Las páginas causan efecto porque describen sensaciones precisas de una testa en altamar, consciente de sí, aunque desprovista del resto de su ser. La idea es muy buena y muy útil para que Fuentes narre las entrañas y los efectos de un cáncer nacional e internacional.

Sin embargo (nuevamente a mi juicio), el resto de la novela va perdiendo la fuerza y la concentración que tuvo al inicio. O quizá las condiciones contemporáneas de la lectura me impiden aceptar un desafío tan extenso como los que solía lanzarnos Fuentes en sus novelas. Después de todo, la lectura, acto civilizatorio, metamorfosis de las conversaciones originarias alrededor de una mesa, siempre se realiza en muy concretas condiciones culturales, económicas y sociales, y el siglo xxi está incrementando exponencialmente el número de textos disponibles y disminuyendo también exponencialmente el tiempo para la lectura.
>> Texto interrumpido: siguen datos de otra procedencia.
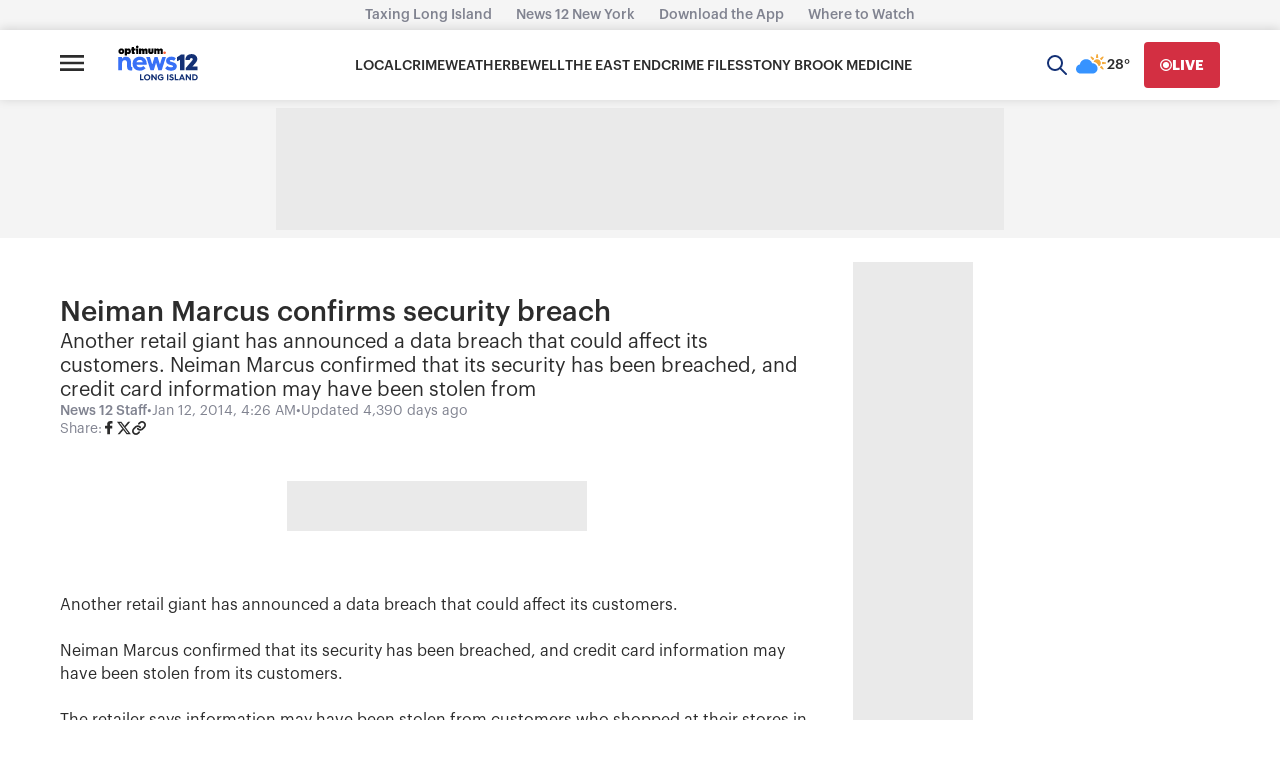

--- FILE ---
content_type: text/plain;charset=UTF-8
request_url: https://c.pub.network/v2/c
body_size: -267
content:
04707781-2326-4cc7-88e3-5104321ae69c

--- FILE ---
content_type: text/plain;charset=UTF-8
request_url: https://c.pub.network/v2/c
body_size: -114
content:
9b48f002-c4e1-4c81-81c1-cbfb081f39c6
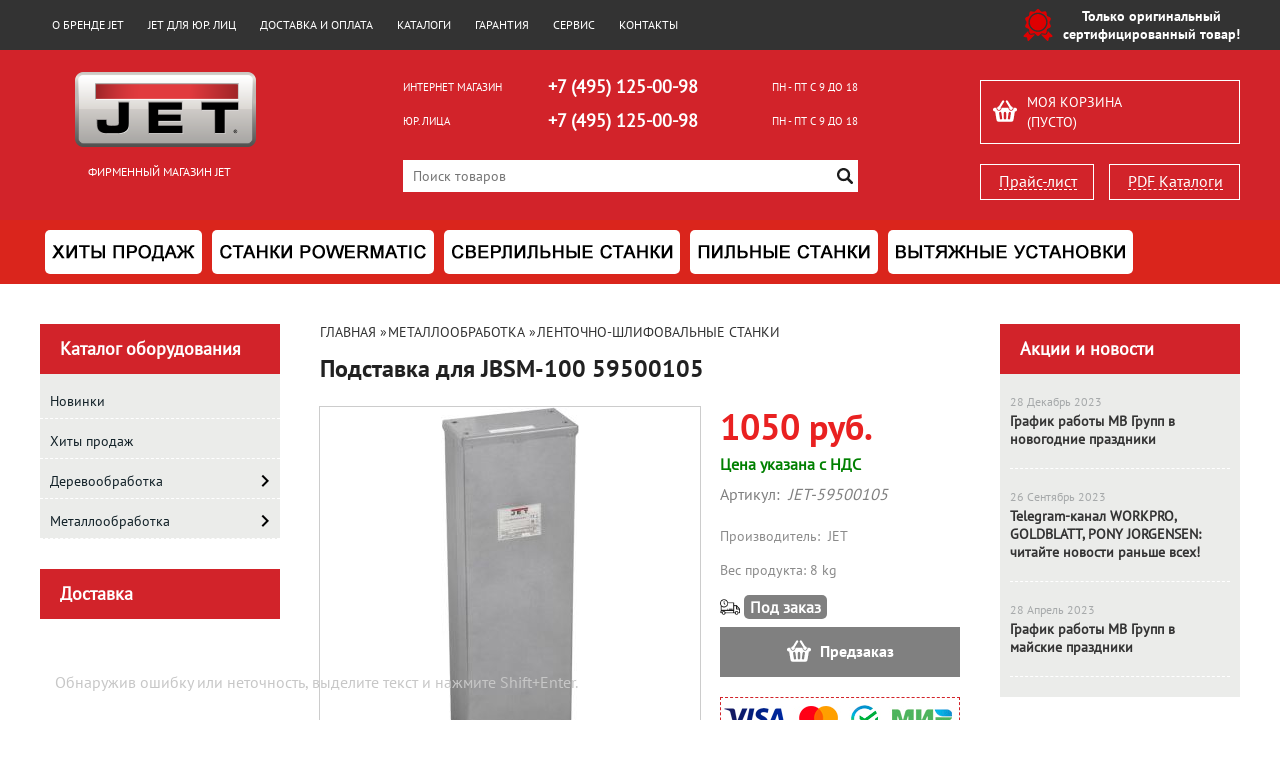

--- FILE ---
content_type: text/css
request_url: https://jet-moscow.ru/1click/js/themes/simple.css
body_size: 574
content:
.box-modal {
	position: relative;
	padding: 16px;
	background: #fff;
	color: #3c3c3c;
	font:normal 14px/18px PTSans, "Helvetica CY", "Nimbus Sans L", sans-serif;
	border-radius: 6px;
}
.box-modal_close { position: absolute; right: -16px; top: -20px; font-size: 11px; line-height: 15px; color: #999; cursor: pointer; background:url(x.png) no-repeat; width:16px; height:16px; display:block;}

.modal-content-header {
    font: normal 18px/20px PTSansBold;
}

.form_inp input {
    padding: 5px;
    box-sizing: border-box;
}

input.btn--submit {
    background: #da251c;
    border: 0 none;
    box-sizing: border-box;
    cursor: pointer;
    color: #fff;
    height: 40px;
    text-align: center;
    transition: all 0.5s ease 0s;
    width: 100%;
    font-size: 16px;
    font: normal 16px/18px PTSansBold;
    text-transform: uppercase;
}

input.btn--submit:hover {
    background: red;
}

.form_inp {
    margin-top: 10px;
}

.form_inp textarea {
    padding: 5px;
    width: 100%;
    box-sizing: border-box;
}
.box-modal_close:hover { color: #666; }

.arcticmodal-overlay{
	opacity:0.8!important;
}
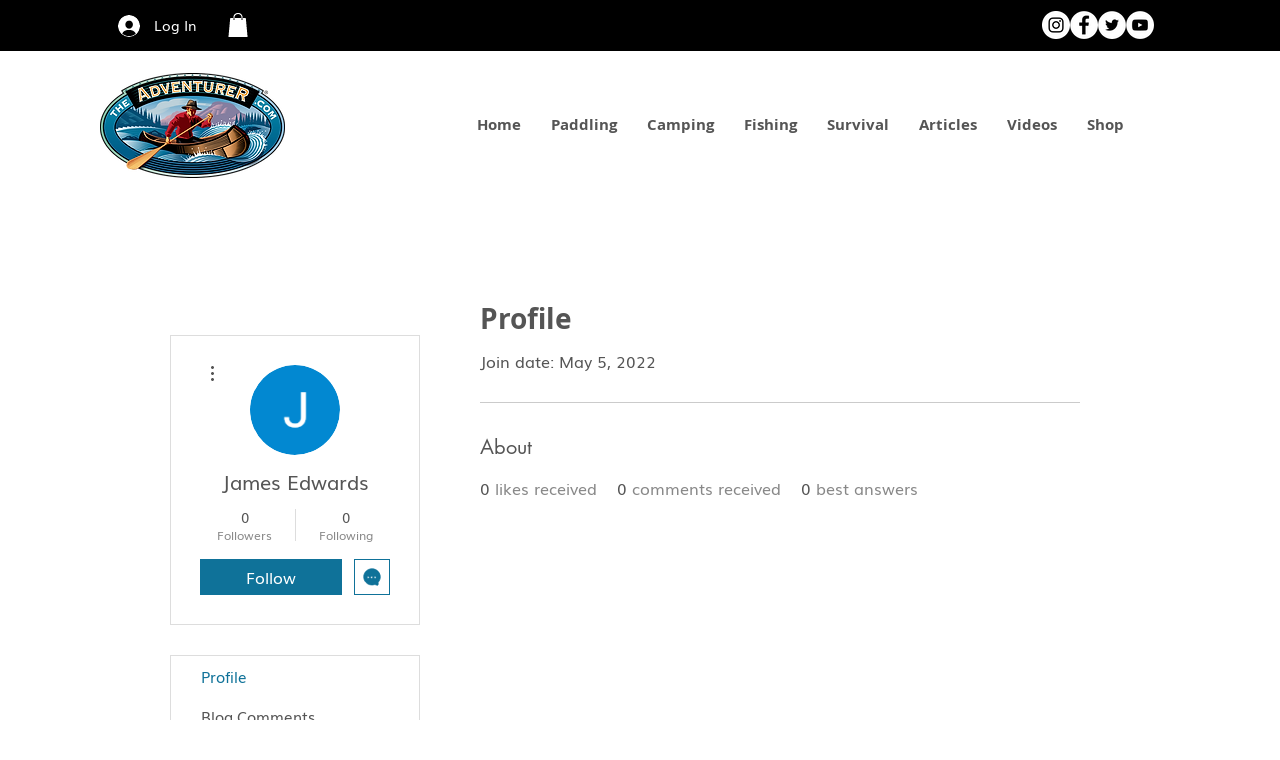

--- FILE ---
content_type: text/html; charset=utf-8
request_url: https://www.google.com/recaptcha/api2/aframe
body_size: 268
content:
<!DOCTYPE HTML><html><head><meta http-equiv="content-type" content="text/html; charset=UTF-8"></head><body><script nonce="zFfw0TVa4oaKkLAEDWR_Mg">/** Anti-fraud and anti-abuse applications only. See google.com/recaptcha */ try{var clients={'sodar':'https://pagead2.googlesyndication.com/pagead/sodar?'};window.addEventListener("message",function(a){try{if(a.source===window.parent){var b=JSON.parse(a.data);var c=clients[b['id']];if(c){var d=document.createElement('img');d.src=c+b['params']+'&rc='+(localStorage.getItem("rc::a")?sessionStorage.getItem("rc::b"):"");window.document.body.appendChild(d);sessionStorage.setItem("rc::e",parseInt(sessionStorage.getItem("rc::e")||0)+1);localStorage.setItem("rc::h",'1769179221135');}}}catch(b){}});window.parent.postMessage("_grecaptcha_ready", "*");}catch(b){}</script></body></html>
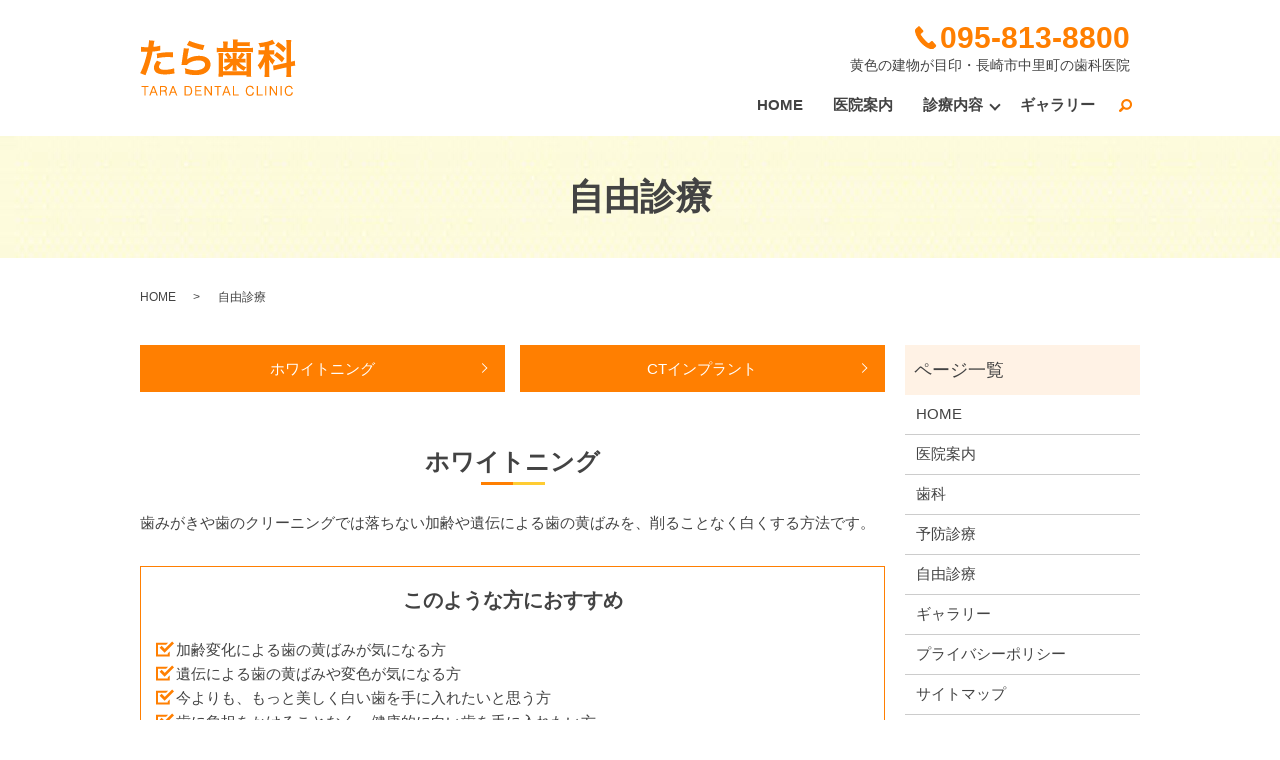

--- FILE ---
content_type: image/svg+xml
request_url: https://www.tarashika.com/wp-content/uploads/logo.svg
body_size: 4705
content:
<?xml version="1.0" encoding="UTF-8"?> <!-- Generator: Adobe Illustrator 24.1.3, SVG Export Plug-In . SVG Version: 6.00 Build 0) --> <svg xmlns="http://www.w3.org/2000/svg" xmlns:xlink="http://www.w3.org/1999/xlink" version="1.1" id="レイヤー_1" x="0px" y="0px" viewBox="0 0 156 57" style="enable-background:new 0 0 156 57;" xml:space="preserve"> <image style="overflow:visible;" width="156" height="57" xlink:href="[data-uri] jcBMBMYRDC8CtyMYNgIggmUiGBzBtiMYiGBxBAsRPEjg9Tvi3WLK1SW1pP4ws497Tp8Z2t1NtXRV XyqJzFzRK8pZNjTG5OI7d9miXF1CT1j5skW56+r5QYQrZ9naGLPGx4MxZotG6kywGHTdSB3IW4pT r9minHyQOFaegTHGfv8cp0bZojxEPsPy40GcfswW5ZqfuAl83oPysH9Z0sUI1QWgMf4uZ9nGGLP6 SE1RzrK5OBWqubYdieQE2m0Mon0W19n3mEY+cqdwpELaWg1HHar86dfYUdAFlJF1NMYU9sgWZdGz LFJzbbJFOQ64bh87eLXnOmSy2mtkjBniGOPzbc2tZ+1UzrIxCDh1WRIMtpmQscKvEA03VM4dL4Rs Y2VU2YZ8skc5y45wBSzx1j2Y3Y0iTwjucMR8jxflLLN+4rcG72IJtgZhC7Tr2D63yUD+JeAajXC9 mwAH6szVLczFN5jdbTnLVrbRylk26kG+D3M5YMr3kbfZ678aYz4xn3LNtKH990+04SBFrlYJZzsx VZBE5CGjneEe2s8S8C9r2spZ1qWz/tE+bqg/+wKS2eDLms1T/0JL3ivXPzHtF4UbUx/laZpgAHOm +QWPLKLtFPAxxvAzp3CAY0yT6UvWGiyyRSkDDhXoZE0JaCiYX3WEojgoQcKKSMZhtWQ5yw4grvT5 LBF3lgfavS6QD2fNDV3yJqILjXBPOC4CGCwnpxYai446x/g1IfwfIG3wIUSFvKSBvLJYIpSz7F1q AopCEs73fQXcj0LRdrfQdEEBjKEoVYmamqCSe2kLePElTNVZI7u0A64n8mmm4Tk2jYLG/d7F+6VC iwYj5a/tM5B76VA0e2jBVqLUS8JQyQnuWcLyHaDq7TFHg42Z+X/AqL0iANCsOSyhJN081My3Sbg3 qXk6gGbeg7QpGqz4fyEZ8mK50h+ao7+Er8avmWpaL1uUknQv8PWCfFAinCvS0xKEG9bJ9t9DjNPY EFpjXUqK5hIRmt/T3A0nGOlGsTMSJ8K5staO+bGlL/GnZLZJMGcIHZo1d2i4vgm3RSS+rQs4rA8p ByMiam5+KgMWgc864PkDR5u0hnKWLSHjOw0G0g1jg646k6plzbUGnOLFQ6ZMmqDSuH1Hi2hgG5lZ v3Am/nxyvuGY2w56KGeZNTm8OiQXzvUGfuUJCHT+tGkMdLYd4IdylhVKdPlrl++PPNwX8yPYmHCC pczcOAnnCHWPypcMSageIMn81tP3BgOE4VGgnWJbs2i4rpPoulsQk8qZtpJwNdrFXr9QzstBYliU yTEQU2MPyLtNmpDcp+GCHHSM6NTvD4ZjAASrc7q/RY2gmfIttNGz6KxvdloNplMS7vwcO2Uk/Klj QtXGCXB73rk+nlmVOxQ7cFk0t8kOgu/2/VKrcnyE0zr4I7Pymg9YkQfEomMonWY2OPa4f53YeNXS G2gcRG0jofntd2iD+GB+mC+Zbpi0XCThI+8Kswb0DhOtAgT4Bv80ejD4CKdlo+sIt2GpkS3rlIqD jQ6JmYvTOmtn3vuReYQPeceqSqyvNM8W5TJCHi9sZ0CjEOHv8blCIJZU5Xhu0z9DG/kqWe4hw9nf tIECAsdCadcvVm7hn9ZCJZzHf3NFhJ9iUyMJqRQtsXgAWZr6kLYx/6BpsSZaRQwkyr5TcvqgDJwh zuXo8DtMpu9YP7SR2wzJk9nBZziJ4DK5prakf1oLl4bTbL1ztPWUh9MIt0yYrPfhAe/ZJNWwVDTJ nac2TZuXluc05z8YIEzo3PcTtOGEmVci/1qQ7i3WHXGVJwUTzqpVCNg1NBL4yLaHiV+I42tNdHsf mjX/iVDnKnwVnx9kf4N8Y9F2weaU6g8rGg7k0TrSley1DP9czrJXlLl0NXUU4pu9QZ6iLkeE91w6 fNVpoAm6eCAYqatCniv+byUgQAROmk4taRJtnLMAzmKomVRNu+21DoTPQx32GcSzarbV7HdA+csG Tn+wk433mTgSqreI2FKc9sJhDWwH1pZLOdItu4gauDPYoJLfId93iH6n/OGrp+TpwKNZ46/Rq7gR GuE0NenSWpqq7nvV1O8No8upQ8uNU9JAmizIr4Vo6DEGToV0iWZeRpdHskjiugGCA8of1qU7hjCR VHkTPBf7jnAYEdrNWr4rV0zvps3UAoNLwyUnIAlwiBuKpwMjXzraPlBBY6OFKkZPIhsQ0BmBI39Y mbJiuU0iWdL0pW0PqeE07XZ0vLx2bRdkowLLTnyqrtZgwN3QNNtCJFO/itJ4WqjyghKh6BQNFIeM So9sztsJVmpEBRhRlSQO0DLIig8XY04rjmjf60BbgivSSkq68ol75c/PaHhOuAMItxbkfIKPuYwd yNDav9vcIjtNRQAhj3BVSMeiUlVzTougoWKi0wp6So+0BvghmuY8pgQMIMd3F9lc5h8+21hZ1kcT +NFBA1wbet5b6CIdIEarviFRXamptG0oNTTPw8WYUxeKWBNliW47KvQ+S2qsi2y0vK+cZVNFqxBS NfVcyfEdUbZEZJMm7fQZpBs5imGnibMNc3x/1PST57uOLLf5iPKoEWYmggboeZmgIxPta/g3Re3S 0rEVbXgj/i6LM7kmcKUT3gHmguZADatAXtdtsEM1XTXLCZtUaFCeagciW9lyIZMcWAN+P5Y9Uh7w FimK4BJuIc9pmV/CTBDJu2dtu21jRol8ONcI8BFu6Ziuue2hPo5vqUCLak5+EUgo9+pwJbM15E3m UkG6HKkGzYTuhBbT1oMuMWiXqeRnz0rR1iskdltfn3IDU6a91N4nLEZPSBb7IxC7VwfhuUngg8oK /jnElI3kfQIFBlFv/nGXe7DceDLgIQ0/cSQSU5CUaG0Je0xWNzUZlzj4Lgq/oJNfFaFqQ3FrPrDp ySdEKrGbp5AT+hJJtm3Cd2nYQ6sNE8jW5x4q/xjcIPxfs61Ac6zSCVar6KyT+RArieQMwZrdk6zN UGk6hcwjlgE3NVpmg5CfKn2baLQ+dl/qAh86UM6JXxBszlapJ4FWNeHeTk0kZN5d0OLmxw6frZWg p6CrgVJ5rrZMUi3AvITNBn8CyGiz0yWLynpWtUMT0UZAoimpyrmsLNvcx+aKK/wI2ZDwiitaw5Vw V/SKK+Gu6BVXwl3RK66Eu6JXXAl3Ra+4Eu6KXvG/xO/8yrufDDSNt42szu0DJNuPJPj8P+f/EtPs lFbpOGTh3wTXuUpvtOcUnjm8dWQ1qybr2rNbgCbPXDzvoGTbx7jW9710yDnj3HGekJptzyHrCm36 b6XIQsqtYS1ko3u0NpTPmjumLKl9qMy+1MreOOEyHLQ1An2WhMtR5eEr8c7Y8Rs6UytGpKrfgadz NGzE8wvPdliPQh7tnW4D1tPyNtqINpIdMEUlSmxptw8TdOYE7TbALzp+aXF+dJU4uT/F8QhZMsj2 hxzIsbZ0gNo3WnEfMgdHP9qhEWqK0qiiQefs0BGrBssU31I2SHaAltblaKe2qjNo9RYnd4Flhm3I bWCiU9b50s9dStle5OCOJVzO1hBsarScvE+bZJ4wojTtnKLBSD9AxuDfG/Bgyur7DhFt5MMAFcwa GaYtalLaCyRG5pHHQuRSthTC0YNXnpFFC5dX0EAT5VoiWMEW3DTpnC1eXBJmyRaCrD0lU7SIp+lW FRNWLrVsiQw0kLr+sTgqUVtGDP4oJRHzwyC0hwRt23TAqBt5tq6nnTA1czoRzusWpEztcNeLryK2 1s+ZC5BS9kODiLfRAwZBE7L0GYmStUn5VehaxBCOHGEuxN6h0qVTTlEkdeIAxYQbce19g84hzaZt 2hxap3ZgWjylsSmK5O+0Z+Y6FdRu2uCmX2tu82c47fP+CixsJXm0fpsw+U6IIdwEDceFGKEzBzWj UO4qOYGjLjVfwSKeWCwdazNiQaY1NgChgOqTIEXOXIwmeMUzJLHmHWhA2nI/xNocoDi0fpvLARJK OBq5kvFb5hj7hDsIk+cynaFrMYeiA4m4mr+UK8Te1cir/UZVHXIMIqmBeFDE208SsE4myn8VzMea wGRrpe2xz9fuD/39WR6hUs41Z78xcYZGOM38HDwkkOe1/Wh54nfA8mbadaMas6rJR8+TI30VEHVq iecDMwcaVo57fG3EZUvZs5e2gqBgjM7JH0S2ctU9X8rvuodSOxxae5GfLmWz534MQGPMfwG3dmS9 htIH/QAAAABJRU5ErkJggg=="> </image> </svg>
No sólo Houston tiene un problema. Lo tiene la civilización entera: acaso la mendaz vacuidad de muchas expresiones públicas al más alto nivel planetario ya es efecto de los embates contra una especie humana en trance de volverse iletrada.

“Puedo morir mañana en la Ciudad” es uno de los últimos versos de Rockdrigo. La poesía puede ser premonitoria. Concentra, condensa, convoca. La escritura y la lectura creativas se adaptan a las nuevas condiciones, aunque no lo hacen de modo homogéneo, pues nada es homogéneo en los hábitos y las prácticas colectivas.

En 2020 departí con Rockdrigo y Françoise mediante una carta–poema:

Hoy, México. Ciudad. Recordado Rockdrigo,

por medio de mi voz y, sí, de la presente,

te digo y te confirmo, valioso y buen amigo,

que muy poco y apenas vivimos el presente.

Estamos en pandemia. Pero ve. Yo te escribo

más bien para decirte o, es decir, confirmarte

que tú andas por aquí. Que sigues muy activo

por lo pronto en el arte. Sí, exacto, sí, en el arte

de tu jugosa música y asimismo en tu afecto.

Una noche anduvimos paseando. Correcto

y alegre siempre tú con Rossina y Panchuás.

Recuerdo tu mirada: rica y con mucha paz.

¿O sí existe el presente? Huellas de aquella noche

siguen en mi memoria. Grande y blanco era el coche.